Nasrudin langsung ke pekarangan, bersujud, dan
berteriak keras-keras, "Ya Allah, berilah hamba upah seratus keping
perak!" berulang-ulang. Tetangganya ingin mempermainkan Nasrudin. Ia
melemparkan seratus keping perak ke kepala Nasrudin. Tapi ia terkejut waktu
Nasrudin membawa lari uang itu ke dalam rumah dengan gembira, sambil berteriak
"Hai, aku ternyata memang wali Allah.
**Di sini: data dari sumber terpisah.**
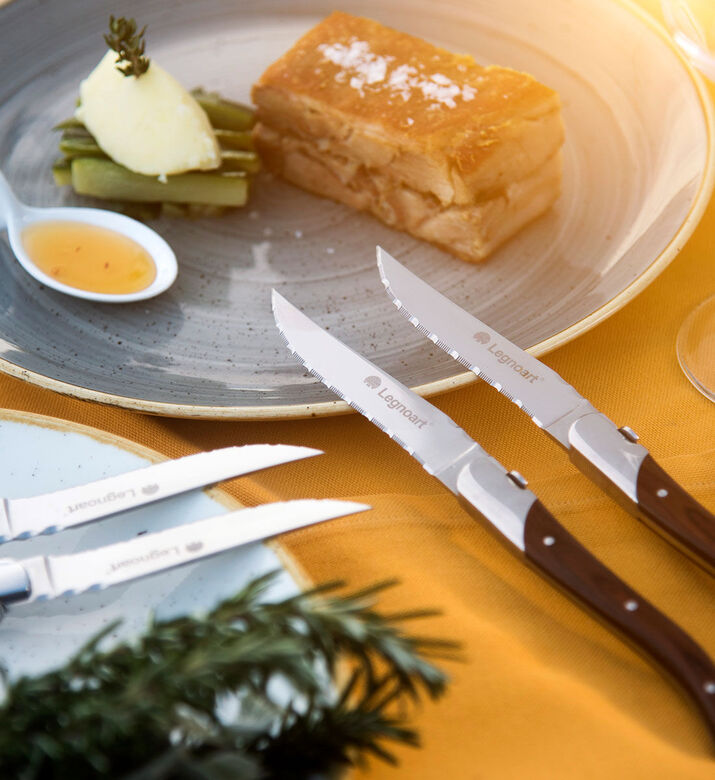 Legnoart Fassona Steel Steak Knife Set, Packshot View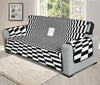 Black And White Tunnel Illusion Print Oversized Sofa Protector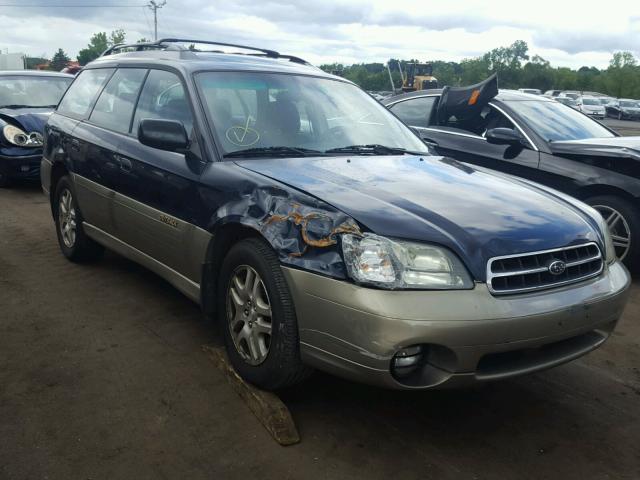 4S3BH665927615549 - 2002 SUBARU LEGACY OUT BLUE photo 1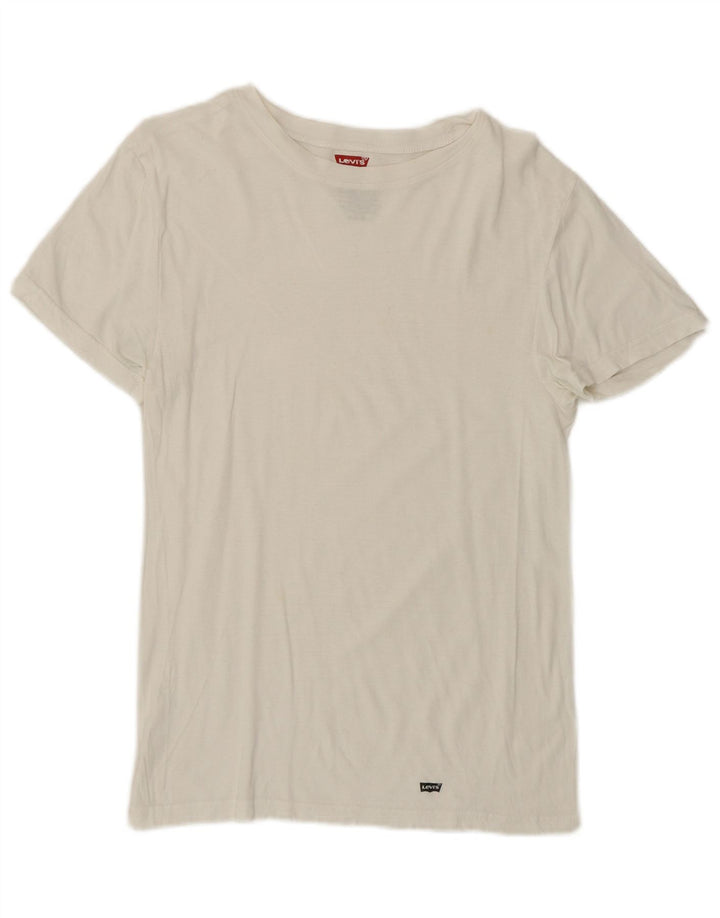 Levi's Mens T-Shirt Top UK 34/36 Small White Cotton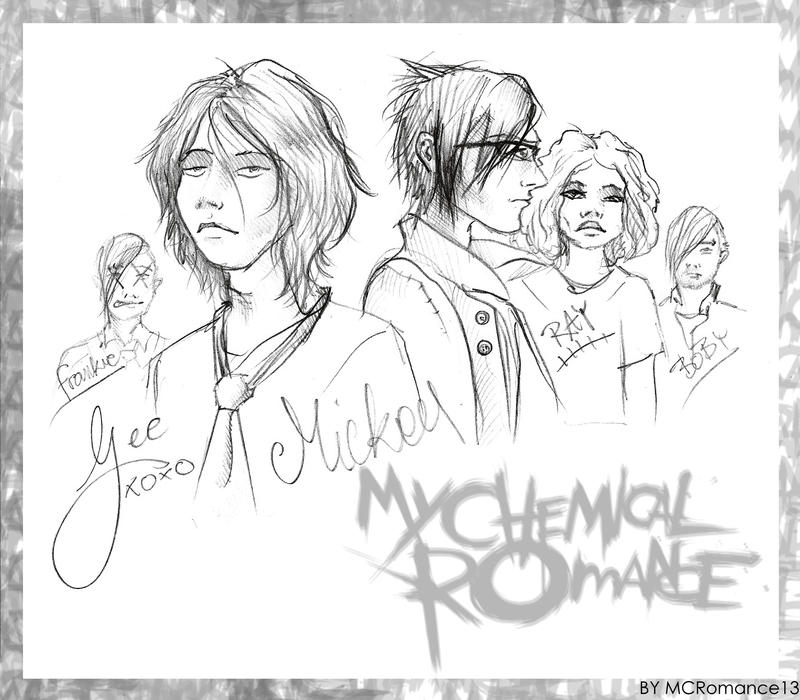 My Chemical Romance sketch...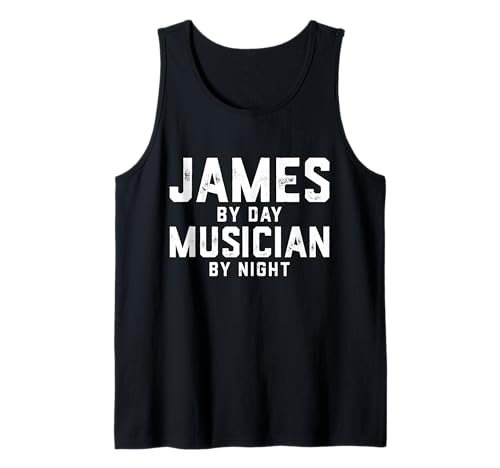 Herren James Musician Song Halloween Kostüm Gen Z Millennial James Tank Top Herren James Musician Song Halloween Kostüm Gen Z Millennial James Tank Top von Musician Gifts & Accessories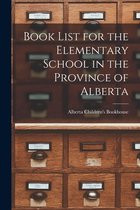 Book List for the Elementary School in the Province of Alberta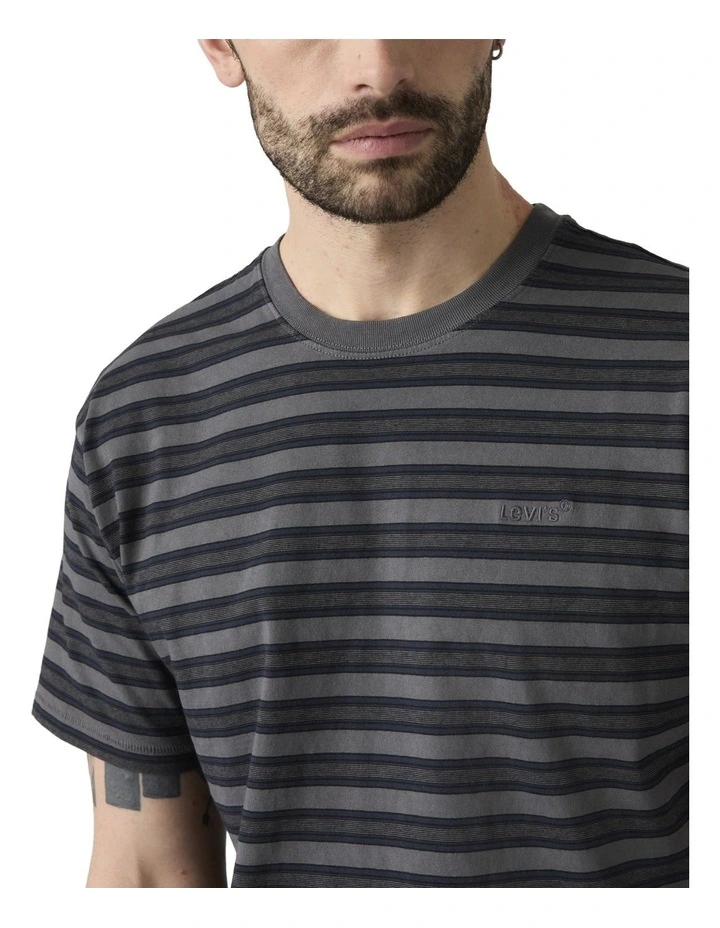 Red Tab Vintage T-Shirt in Smoked Pearl image 3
Ini upahku dari Allah."
Sang tetangga menyerbu rumah Nasrudin, meminta
kembali uang yang baru dilemparkannya. Nasrudin menjawab "Aku memohon
kepada Allah, dan uang yang jatuh itu pasti jawaban dari Allah."
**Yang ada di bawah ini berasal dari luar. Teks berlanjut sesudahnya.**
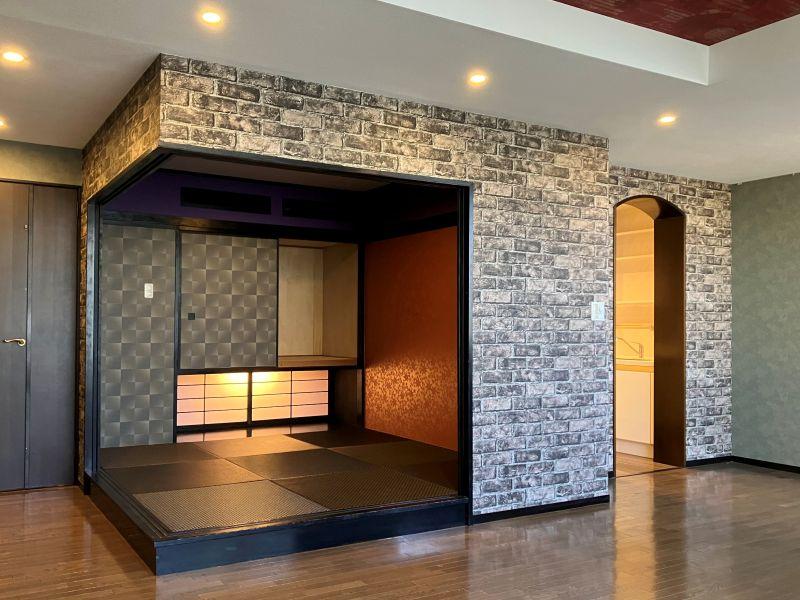 三浦郡葉山町堀内の賃貸物件/キャッスルな外観と打って変わってお屋敷テイストな内装は、インパクト大です。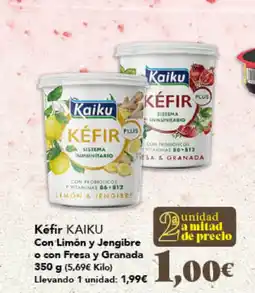 Gadis KAIKU Kéfir Con Limón y Jengibre o con Fresa y Granada oferta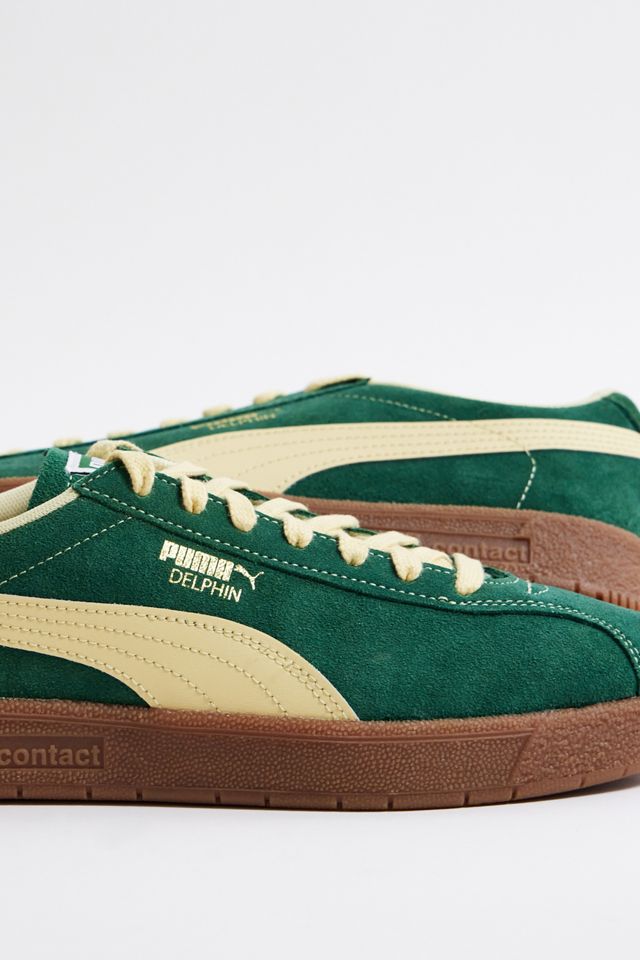PUMA Green & Beige Delphin Trainers #2
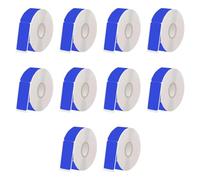 Étiquette en papier thermique personnalisable pour la gestion des câbles, imperméable, résistante à l'huile, indéchirable, étiquettes de câble autocollantes, étiquette d'identification des câbles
Tetangganya marah. Ia mengajak Nasrudin
menghadap hakim. Nasrudin berkelit, "Aku tidak pantas ke pengadilan dalam
keadaan begini. Aku tidak punya kuda dan pakaian bagus. Pasti hakim
berprasangka buruk pada orang miskin."
Sang tetangga meminjamkan jubah dan kuda.
Tidak lama kemudian, mereka menghadap hakim.
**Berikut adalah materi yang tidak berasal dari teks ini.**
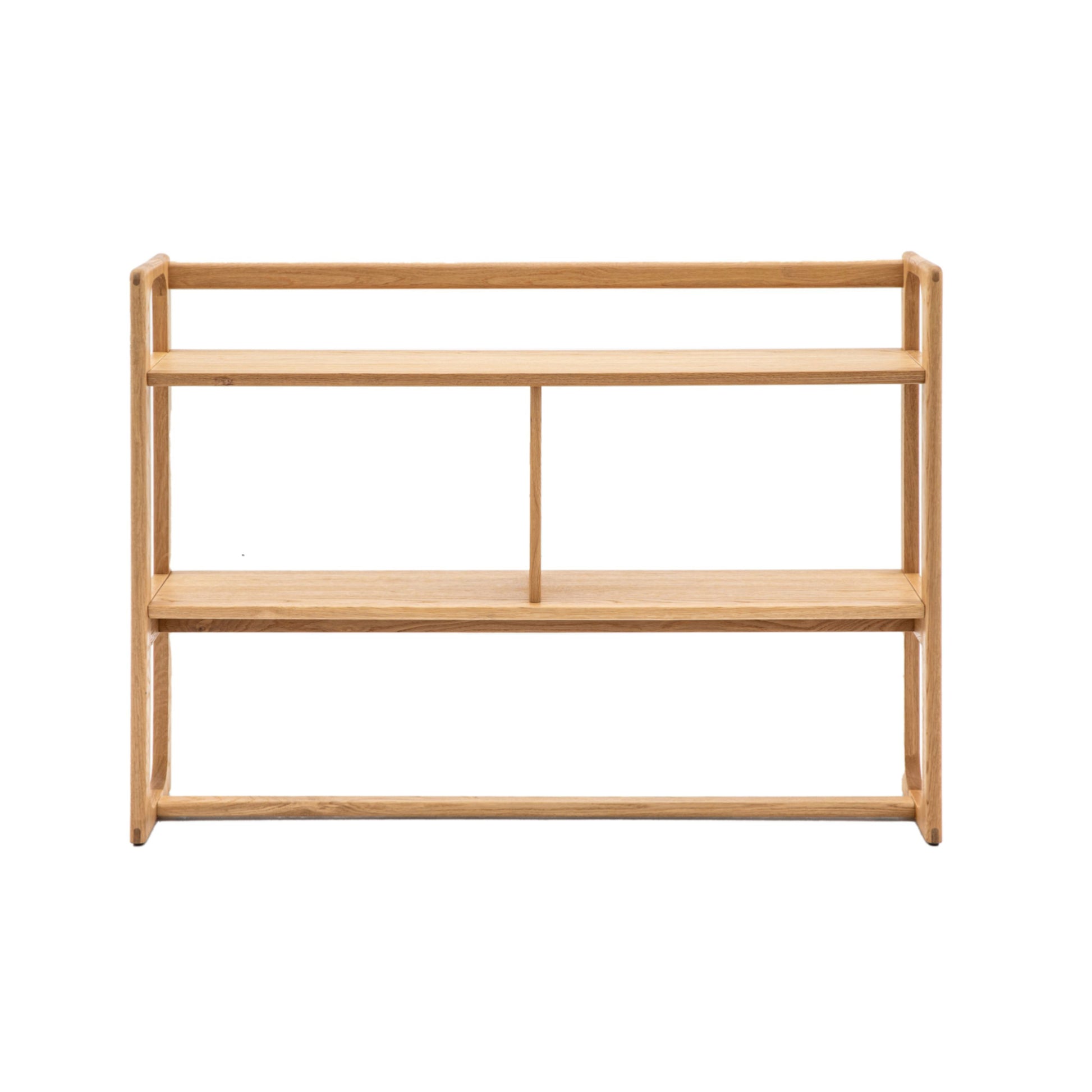 Nordic Oak Open Display Shelf Unit 5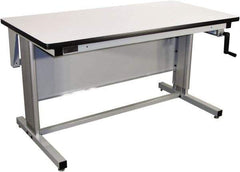 Proline - 72 Wide x 30" Deep x 42" High, Static Dissipative Workbench - T-Molded Edge, Adjustable Height Legs, Gray - USA Tool & Supply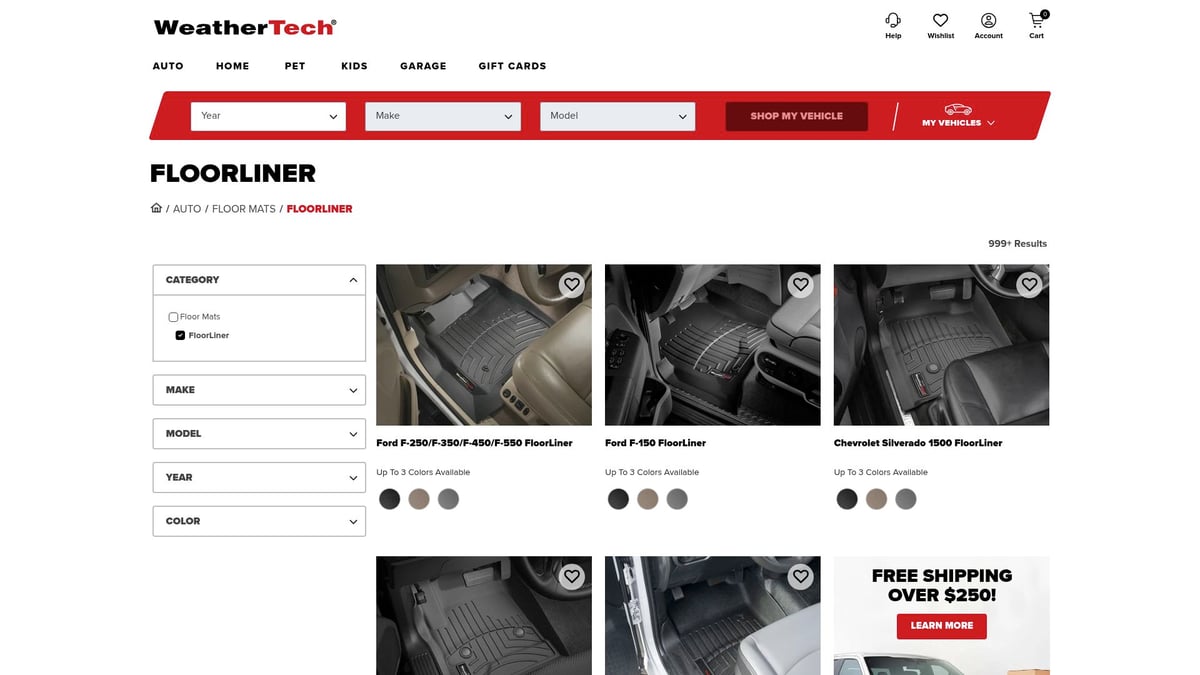 9 Essential Automobile Accessories Online for 2026 - WeatherTech FloorLiner DigitalFit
Tetangga Nasrudin segera mengadukan halnya pada hakim.
"Bagaimana pembelaanmu?" tanya hakim
pada Nasrudin.
"Tetangga saya ini gila, Tuan," kata
Nasrudin.
"Apa buktinya?" tanya hakim.
"Tuan Hakim bisa memeriksanya langsung. Ia
pikir segala yang ada di dunia ini miliknya.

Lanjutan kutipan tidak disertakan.